START OF EARNINGS SEASON

In so far as reported earnings have a pattern, it reflects the actual position, not the fears of a hidebound analyst community imprisoned by useless economic models. Statistics are not predictive.

There is no recession, whatever all those clever models predicted, never could be one with the extreme fiscal stimulus (quite unlike the private sector fuelled inflationary blow outs of previous downturns), high employment and plenty of liquidity. So, real life earnings are in a purple patch, high and in cases rising demand, with falling or stable costs.

Meanwhile wage costs are perhaps stabilising and the labour supply position seems less frenetic.

In-house graph from published UK Government statistics – real time statistics

But dividends are generally ticking up, a nice bonus to collect when interest rates do start to fall next year, and valuations based on yields look low again.

 

FLAVEL OF THE MONTH

Nat West really is a sorry tale. The government stupidly sold off the crown jewels at give-away prices, and it now seems to be clinging on to the chaff for no good reason. The dead hand of the state permeates the place, and given the huge interest being paid on the vast national debt, surely a sale of all the government holding is long overdue.

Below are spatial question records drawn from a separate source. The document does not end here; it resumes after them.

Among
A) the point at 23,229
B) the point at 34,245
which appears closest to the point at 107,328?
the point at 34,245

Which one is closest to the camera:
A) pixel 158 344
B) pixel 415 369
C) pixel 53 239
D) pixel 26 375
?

You read the voluminous annual accounts and somewhere about page 180 the PR guff gives way to the reality of declining business lending, a worsening net promoter score and that ultimate civil service fudge, of combining two corporate departments to obfuscate.

Does NatWest actually dislike its customers?

I speak from experience – NatWest seems to dislike small business: we moved the last of our corporate accounts from there this year. Why? In striking contrast to the PR flim-flam that dominates the annual accounts, it seems that making life easy for us, is nowhere on their agenda.

At some point, it was just easier to go than fight – somewhere around the twentieth demand for the same details, and the endless Orwellian (“does not agree with other data”), even after the written confirmation that they were now content; so we quit. Always there was that threat to close the account, but not release our funds, for some arcane procedural reason.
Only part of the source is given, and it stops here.